On June 10, the Drug Enforcement Agency (DEA) proclaimed a major victory in the War on Drugs. As stated by Attorney General Eric Holder, Project Deliverance, a 22-month drug and gun trafficking investigation, "struck a significant blow against the [Mexican] cartels…, [albeit] just one battle in what is an ongoing war." The numbers involved certainly are impressive: 2,226 arrests (including 23 in Washington state), 74.1 tons of illegal drugs seized, and $154 million in apprehended assets.
However, Project Deliverance is about more than just flashy photos of seized drugs and stern quotes from law enforcement officials. It is a snapshot of the futility of the War on Drugs. Here is some food for thought:
- Project Deliverance is proof that the War on Drugs is alive and well despite Drug Czar Gil Kerlikowske's repeated statement that the United States is no longer waging such a war.
- The DEA's basic enforcement operations and strategies seem unmovable (investigate, arrest, seize assets, prosecute, incarcerate — repeat). Here are just a few from the last three decades: 1980 – 1985 — Operation Swordfish, Operation Pipeline, and Operation Pisces; 1985 – 1990 — Operation Leyenda, Operation Snowcap; 1990 – 1994 — Operation Man, Operation REDRUM, Operation Green ICE. (It seems all the creativity is going into naming these operations rather than rethinking the strategies.) And the list goes on and on.
- Despite having spent over a trillion dollars on the War on Drugs and arresting millions of adults, usage rates remain relatively constant and cocaine is cheaper and purer than ever.
- Meanwhile in Mexico people are getting killed almost every day and the violence only seems to be escalating. Perhaps it is time that policymakers take a hard look at if traditional law enforcement methods are actually fueling the violence. A recent report by the International Centre for Science in Drug Policy makes a fairly compelling argument that from an "evidence-based public policy perspective, gun violence and the enrichment of organized crime networks appear to be natural consequences of drug prohibition."
So what's the Solution?
Robust funding for treatment and prevention programs seems like the best and most humane option for limiting the negative impacts of substance abuse. This will help not only people in the United States, but Mexico as well, since it's our country's insatiable demand for drugs that is fueling the drug trade and associated violence in our neighbor to the south (at least so says U.S. Secretary of State Hillary Clinton). Plus, our own government already knows that treatment and prevention are cost-effective methods for dealing with drug problems (I've seen no such study touting the cost effectiveness of imprisoning someone for dealing drugs).
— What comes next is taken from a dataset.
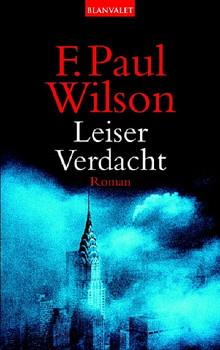 Leiser Verdacht. - F. P. Wilson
Until the U.S. aggressively confronts the limitless demand for drugs by its own citizens, we can expect more of the same: deaths in Mexico, massive arrests in the U.S., and clever operation names from the DEA. We must treat substance abuse as the health problem it is and stop prioritizing and celebrating arrests and incarceration over less exciting but more effective prevention and treatment strategies. The status quo simply does not work.